女神祭りの土産 ゴーデンにて

「リナさんこれなんて如何でしょう?」


 アナスタシアは白い花を持った女神ちゃんハンカチを手に取った。


「アナスタシアさんこちらは?」


 リナは同じ女神ちゃんの麻袋を取った。

 この地はゴーデン。ゼフェン・プリズマーティッシュ・クルウレンのほぼ中央に位置する大きな街で、建国神話に出てくる虹の女神Irisが最初に降り立った地だと言われている。

 この地にはIrisが最初に創ったとされる泉も湧いていて、町人は水に困ることはなく、全てIrisの加護によるものだと、女神の信仰がどこよりも強い街としても有名だった。

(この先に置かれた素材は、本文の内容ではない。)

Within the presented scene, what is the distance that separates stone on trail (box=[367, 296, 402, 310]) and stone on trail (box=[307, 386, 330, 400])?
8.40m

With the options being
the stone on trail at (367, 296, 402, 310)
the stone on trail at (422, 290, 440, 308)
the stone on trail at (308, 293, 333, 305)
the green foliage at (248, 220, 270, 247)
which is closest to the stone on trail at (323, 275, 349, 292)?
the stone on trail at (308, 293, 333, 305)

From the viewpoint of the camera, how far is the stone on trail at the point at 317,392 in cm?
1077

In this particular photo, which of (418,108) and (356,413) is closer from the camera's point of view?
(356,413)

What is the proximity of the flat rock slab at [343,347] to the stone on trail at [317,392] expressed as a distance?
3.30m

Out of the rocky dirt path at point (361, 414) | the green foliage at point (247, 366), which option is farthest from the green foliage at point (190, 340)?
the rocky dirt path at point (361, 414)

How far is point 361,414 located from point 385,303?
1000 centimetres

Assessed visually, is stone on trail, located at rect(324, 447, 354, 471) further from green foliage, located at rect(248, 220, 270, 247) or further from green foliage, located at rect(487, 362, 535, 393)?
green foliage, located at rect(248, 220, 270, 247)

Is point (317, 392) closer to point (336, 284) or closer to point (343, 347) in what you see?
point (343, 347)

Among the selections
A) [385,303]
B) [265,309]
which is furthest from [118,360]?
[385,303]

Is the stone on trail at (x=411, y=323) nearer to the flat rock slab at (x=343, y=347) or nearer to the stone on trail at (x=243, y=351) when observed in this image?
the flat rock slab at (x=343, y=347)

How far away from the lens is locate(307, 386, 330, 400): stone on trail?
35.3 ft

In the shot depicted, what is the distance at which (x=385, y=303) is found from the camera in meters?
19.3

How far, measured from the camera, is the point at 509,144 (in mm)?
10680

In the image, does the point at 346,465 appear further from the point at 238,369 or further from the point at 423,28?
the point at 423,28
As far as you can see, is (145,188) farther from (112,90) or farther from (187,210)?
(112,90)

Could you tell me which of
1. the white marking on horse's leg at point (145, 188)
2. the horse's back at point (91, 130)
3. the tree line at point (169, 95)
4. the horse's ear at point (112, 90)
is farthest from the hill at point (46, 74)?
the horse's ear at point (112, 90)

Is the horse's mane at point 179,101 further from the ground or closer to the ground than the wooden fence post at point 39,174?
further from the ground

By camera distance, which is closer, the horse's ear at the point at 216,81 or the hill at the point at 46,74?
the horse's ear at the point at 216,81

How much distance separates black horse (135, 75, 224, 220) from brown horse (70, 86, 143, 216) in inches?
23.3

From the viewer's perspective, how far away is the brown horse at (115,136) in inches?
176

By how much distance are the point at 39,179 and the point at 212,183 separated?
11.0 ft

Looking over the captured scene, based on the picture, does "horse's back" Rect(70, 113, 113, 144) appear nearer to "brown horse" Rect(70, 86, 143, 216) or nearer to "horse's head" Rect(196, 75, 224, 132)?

 その街で、つかの間の休息を得ているリナとアナスタシアは二人で見物に出ていた。

 女神祭りの賑わいは凄まじく、出店に見世物にと沢山の人が群がっていた。

 その輪から少し外れた、土産物屋に二人は入った。すると、すぐに見つけたのはIrisをキャラクター化した‘女神ちゃん’のデザインされた商品の数々だった。その中でも二人が気に入ったのが建国王との話がモチーフになっている‘白い花を持った女神ちゃん’だった。


「どちらもかわいいですわね。」

「では、二人でそれぞれ買ってお互いのお土産に致しませんか?」

「それは良いですわ。」

「では、私はアニアさんのハンカチを買わせて頂きますね。」

「では、私はリナさんの麻袋を買わせて頂きます。ジョルジュさんにも何か買っていきましょうか?」

「では、この置物はどうでしょう?ジョルジュさんの机に置いても邪魔にならなそうではないですか?」

「えぇ。良いと思います。あとは…リオ様は恥ずかしがるかもしれませんが、ご本人にも何か買って差し上げたいですわね。」

「そうなんですよね。出来れば身に付けられる物が良いですが、付けては下さらないでしょうし。」


 二人で店内を見回していると、棚の上段部に二人同時に目を留めた。そこには‘白い花を持った女神ちゃん’のぬいぐるみだった。